3.You attended the Mortgage Bankers Association’s annual meeting recently in Atlanta. What are some of the things you heard from industry and government speakers?
 
Government involvement in the mortgage industry will not decrease in the foreseeable future.  FNMA and Freddie Mac are competing for their lives.  With the political winds blowing out of Washington, many mortgage professionals believe there will be a new version of those agencies in the future.  Companies that can meet the increased capital and funding requirements will be audited and scrutinized as never before.  Others will be pushed out of the industry.
 
With the Federal Reserve’s involvement in monetary policy, the general feeling is that interest rates will remain low through most of 2011 with an increase in 2012 as the economy begins a true recovery.  The recent spike in interest rates reminds us that mortgage rates can increase ¼ of a percent in 2-3 days time.  Caution remains important as the risk for higher rates is stronger than for lower rates at this junction in the cycle.
 
Historically, the housing industry has led every recovery since WWII.  With 7.5-8 million houses in some form of default, housing will not be situated to lead until that inventory is reduced.  This creates a dilemma for the policy makers.  It is my opinion that the credit markets will remain tight and the economy will not have a robust recovery.  The commercial real estate markets have not seen foreclosures that are surely coming.  The tax credit stimulus last spring did not really help, but pushed those thinking of buying a home up by several months at a very high cost to the American taxpayer.  Interestingly, the automobile stimulus package did work.
 
4. Oklahoma has taken some hits in mortgage lending and home sales, but nothing like most of the rest of the country.
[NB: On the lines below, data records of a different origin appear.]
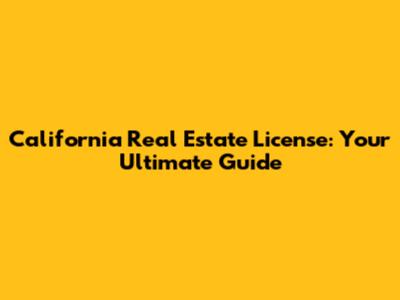 California Real Estate License: Your Ultimate Guide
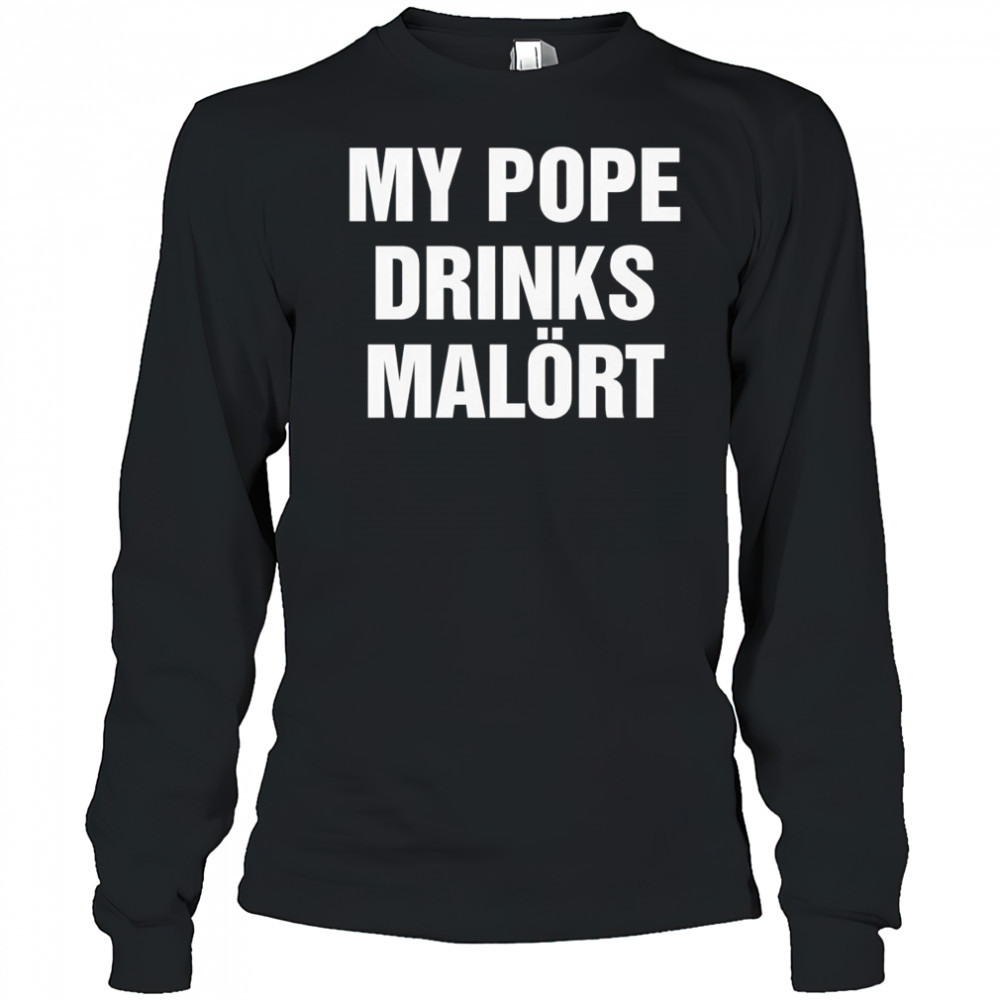 My Pope drinks Chicago alcohol shirt Long Sleeved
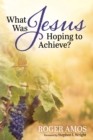 What Was Jesus Hoping to Achieve? - eBook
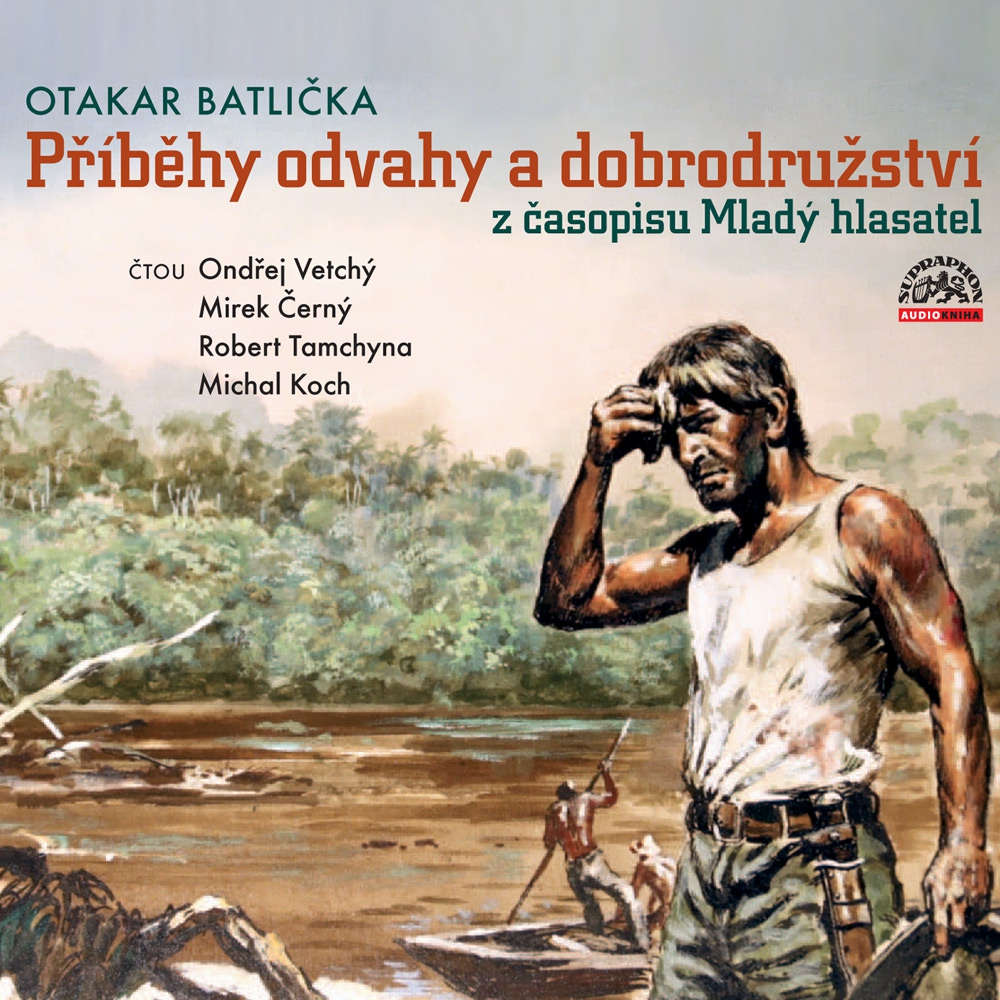 Obal audioknihy Příběhy odvahy a dobrodružství z časopisu Mladý hlasatel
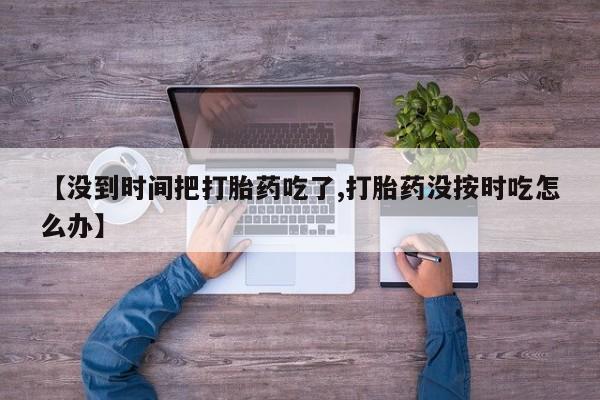 流产药购买方式【没到时间把打胎药吃了,打胎药没按时吃怎么办】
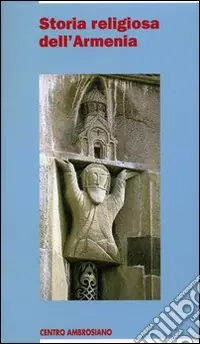 Storia religiosa dell‘Armenia. Una cristianità di frontiera tra fedeltà al passato e sfide del presente Ordina Subito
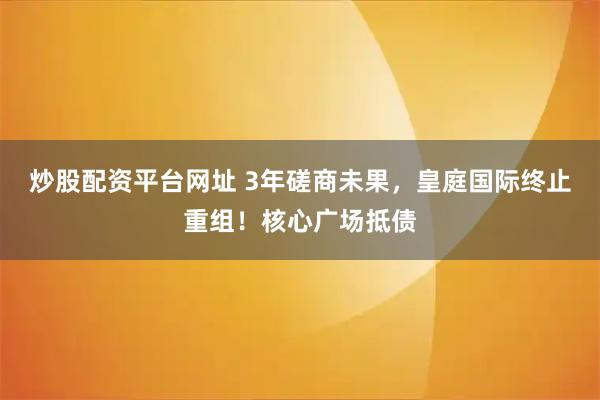 炒股配资平台网址 3年磋商未果，皇庭国际终止重组！核心广场抵债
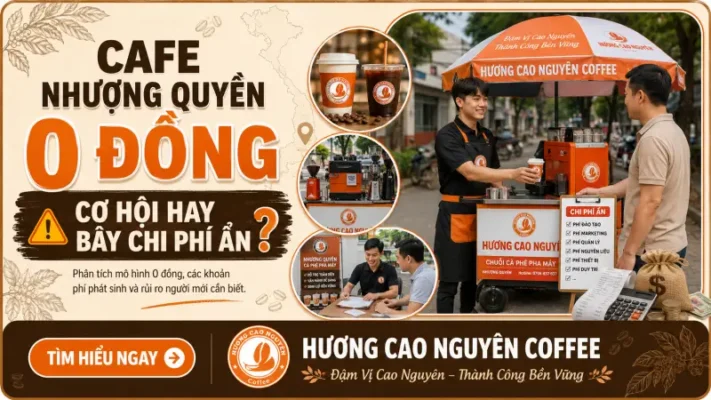 Cafe Nhượng Quyền 0 Đồng: Cơ Hội Hay Bẫy Chi Phí Ẩn?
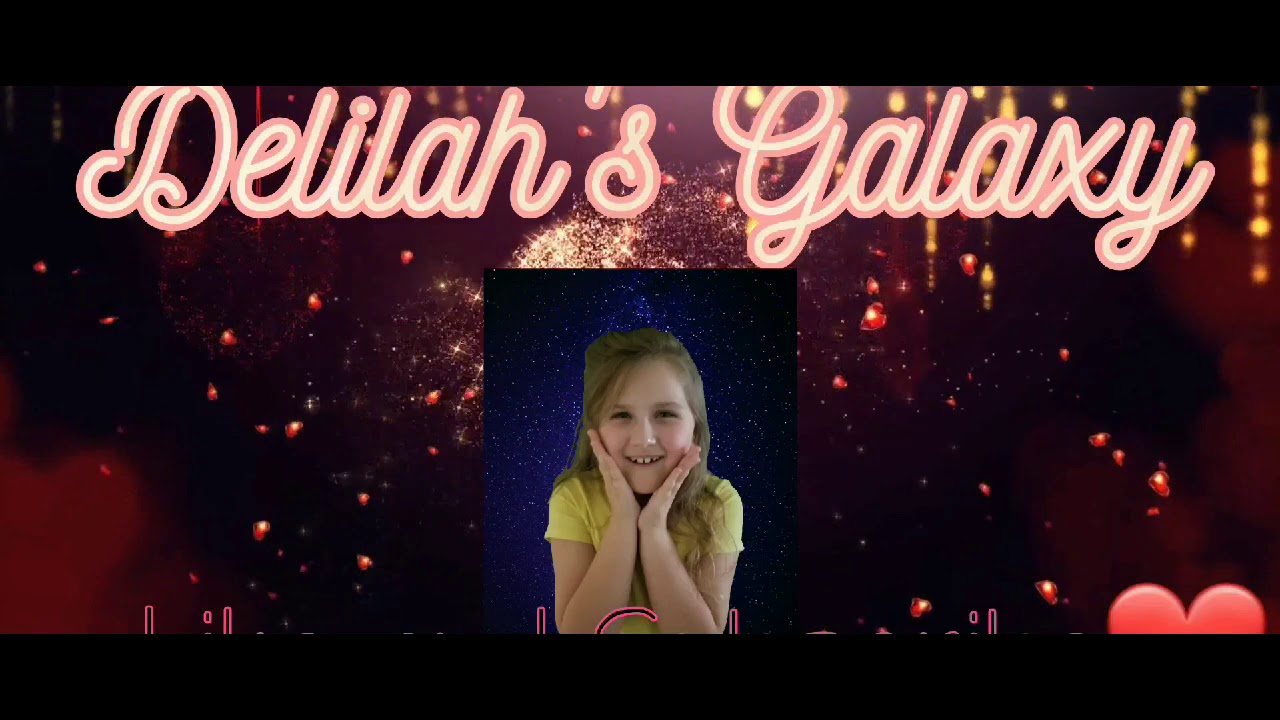 Delilahs Galaxxy!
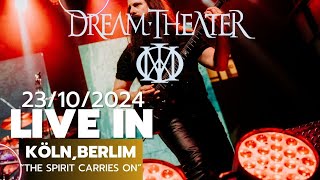 Dream Theater  The Spirit Carries On  Live at Palladium Cologne Köln 10232024 [upl. by Tegan]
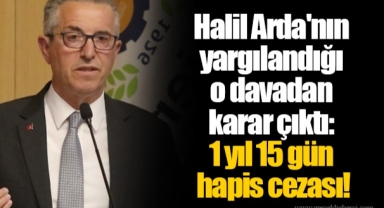 Halil Arda'nın yargılandığı o davadan karar çıktı: 1 yıl 15 gün hapis cezası!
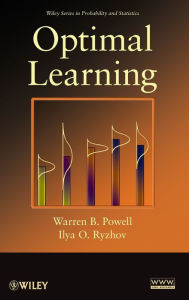 Title: Optimal Learning / Edition 1, Author: Warren B. Powell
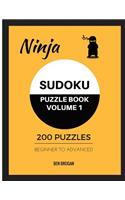 Ninja Sudoku Puzzle Book Volume 1 200 Puzzles Beginner to Advanced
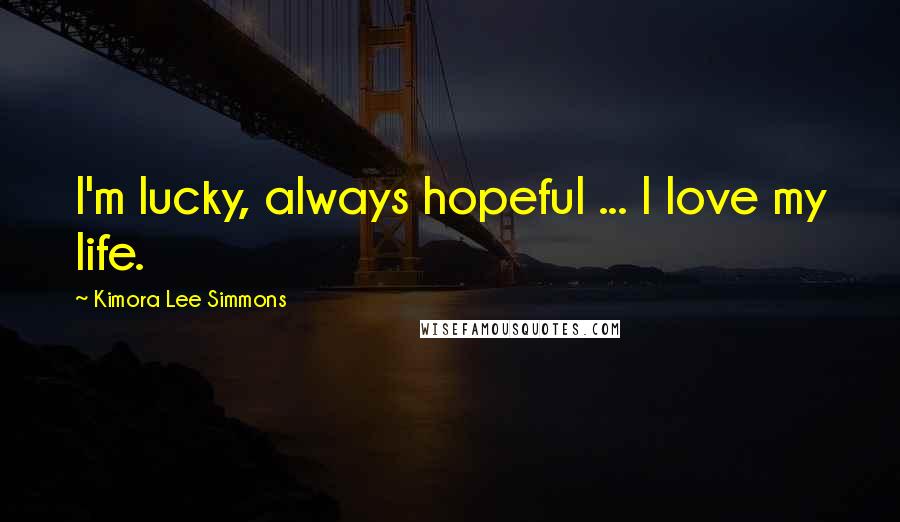 Kimora Lee Simmons Quotes: I'm lucky, always hopeful ... I love my life.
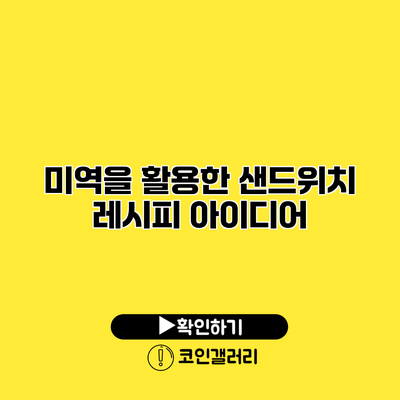 미역을 활용한 샌드위치 레시피 아이디어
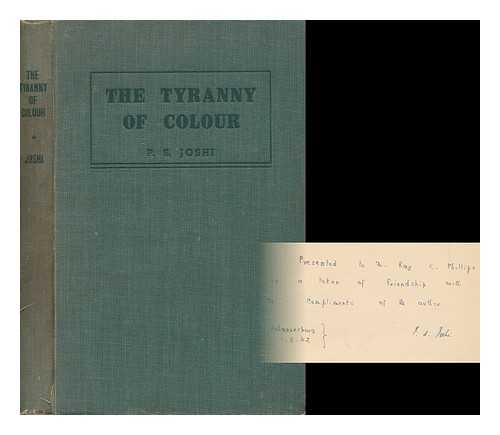 JOSHI, PRANSHANKAR SOMESHWAR (1897-) - The Tyranny of Colour; a Study of the Indian Problem in South Africa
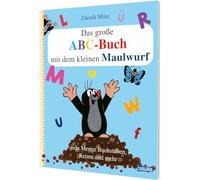 Das große ABC-Buch mit dem kleinen Maulwurf: Ein Bilderbuch zum Buchstabenlernen für Kinder ab 3 Jahren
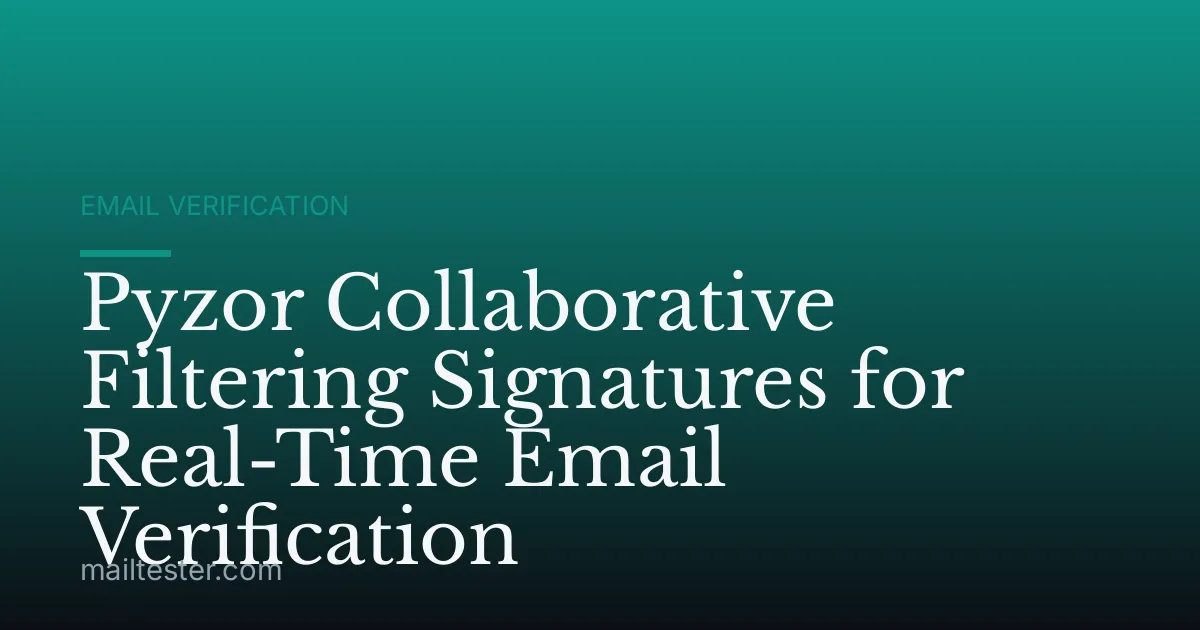 Pyzor Collaborative Filtering Signatures for Real-Time Email Verification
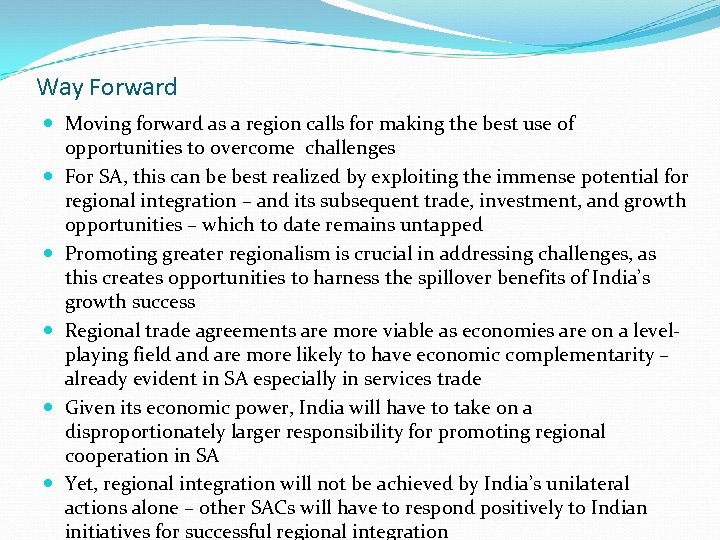 Way Forward Moving forward as a region calls for making the best use of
What is setting the state apart?
 
There are two major factors which have contributed to the Oklahoma economy not being as adversely affected as much of the country.  First, many senior lenders were around during the debacle of the 1980’s when we had the Oil Bust.  We were overextended like California, Nevada, Florida and others were in this economy.  We had third and fourth generation banks fail.  Four of the five banks in Norman failed.  Many hard working Oklahomans lost their businesses, jobs, and hope.  They were forced to relocate or retrain and lowered their standard of living and financial dreams.  Those memories prevented lenders and established builders from repeating those mistakes.
 
In addition to the culture of lending in Oklahoma, we have been blessed with low unemployment rates.  The energy industry has certainly been a huge part of that prosperity by providing steady, well paying jobs.  Our diverse economy has also contributed to the stability of our state relative to others.  We have an inordinate number of government jobs in Oklahoma.  That factor is huge in that government is the only sector that has actually grown jobs nationally. 
 
Oklahomans that remain in the housing industry have prospered in this economy with strong borrowers, fewer competitors, and a sense that we are doing things in the correct manner for the right reasons.  It is an honor and rewarding to provide housing for our neighbors.